Ca aurait pu arriver ce genre d’élimination de votre temps ?

Ça peut arriver mais pas dans ces conditions. Il n’y a pas eu énormément de changements dans le onze par rapport à un match où on se serait dit il y a 20 ans, 25 ans ou 30 ans qu’il fallait faire tourner l’équipe.

Avez-vous déjà pensé à jouer un rôle à l’OM ?

Non, pas spécialement. A l’arrivée de McCourt, il avait invité les anciens. On a eu une discussion « Comment on voyait l’OM ? », ce qui avait à faire etc…Comme je vis aux Antilles, en Guadeloupe, c’était un peu trop loin. C’est vrai qu’il y a des choses à faire mais ils ont une autre approche de la chose avec les anciens. J’ai vécu en Italie, à l’Inter, au Torino, à Valence et avec les anciens c’est différent, c’est un peu bizarre en France.

Selon vous, le grand ménage fait par McCourt, la nomination de Longoria et l’arrivée de Jorge Sampaoli vont-elles suffire pour que l’Olympique de Marseille retrouve de sa splendeur ?

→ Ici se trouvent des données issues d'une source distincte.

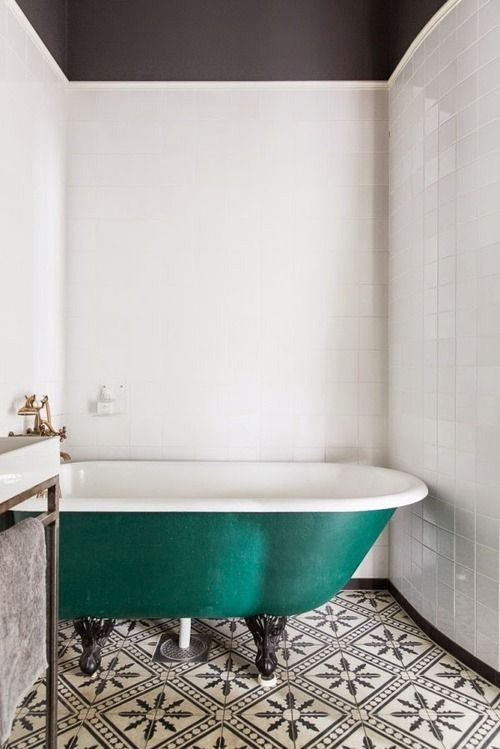 an emerald bathtub will not only make your monochromatic bathroom bold but also will hint on the fall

Je ne pense pas, il y a beaucoup de travail à faire, déjà au niveau psychologique de la part des joueurs. La crise était telle que ça allait au-delà du sportif. Je pense qu’ils sont toujours dans le doute, le club peine à retrouver une dynamique, un engouement pour pouvoir se surpasser. Il va falloir changer pas mal de choses, pas mal de joueurs ne se retrouvent pas. Ce serait le moment d’en changer certains qui n’apportent pas grand-chose à l’OM et ça passe par là, un renouvellement des cadres.

« L’OM ça ne doit pas durer que six mois mais des années et peut-être que là, avec Sampaoli, les choses vont changer. Mais il ne faut pas que ce soit éphémère »

Vous avez eu Bernard Tapis comme président, estimez-vous qu’il manque un boss fort à l’OM ?

Les choses ont changé dans la façon de diriger un club, ce n’est plus comme avant, quand ça appartenait à une personne. Maintenant c’est toute une stratégie à mettre en place parce que le côté économique est très important et prend parfois le pas sur le sportif. C’est parce qu’il y a des joueurs qui sont payés grassement. Il faut que l’économie du club soit à la hauteur et puis après cela sous-entend aussi d’avoir des joueurs de valeur pour pouvoir gagner des titres… Pour gagner la Champions League, il faut avoir des joueurs de qualité et des joueurs qui peuvent rivaliser avec les meilleurs. En ce moment à l’OM, il en manque.

Ce n’était pas le cas cette année…

Pas du tout même. L’effectif de l’OM n’arrive pas à tenir comme il faut dans le Championnat mais ce que je constate, c’est que lorsque Rudi Garcia est arrivé, il y a eu des résultats au début. Villas Boas, c’est pareil il y a eu un changement mais ça a duré qu’un moment. L’OM ça ne doit pas durer que six mois mais des années et peut-être que là, avec Sampaoli, les choses vont changer. Mais il ne faut pas que ce soit éphémère.

Dimitri Payet a-t-il toujours sa place au club ?

Il n’est pas à son meilleur niveau, il faut trouver mieux que lui (rires). L’OM ne trouve pas ce joueur pour faire la différence, celui qui peut mettre Dimitri Payet sur le banc ou complètement dehors.

Certains anciens joueurs reprochent à votre ami Basile Boli de ne pas assez s’exprimer sur la situation actuelle de l’Olympique de Marseille, comprenez-vous leur ressenti ?

Je pense qu’à un certain moment, il va parler. Parce que ces derniers temps tout le monde a eu envie de parler, tout le monde veut mettre son grain de sel dans ce club mais nous, on est en dehors. C’est la direction qui sait comment ça se passe et eux seuls, peuvent faire quelque chose.

L’OM doit-il déjà préparer et anticiper la saison prochaine ?

Il reste quelques matchs mais l’OM a manqué trop d’occasions de se faire une place parmi les équipes en tête. Comme je le disais, il n’y pas l’effectif pour lutter pour la première place après, il va falloir se déchirer comme ils l’ont fait l’année dernière pour tenter d’arracher une place européenne.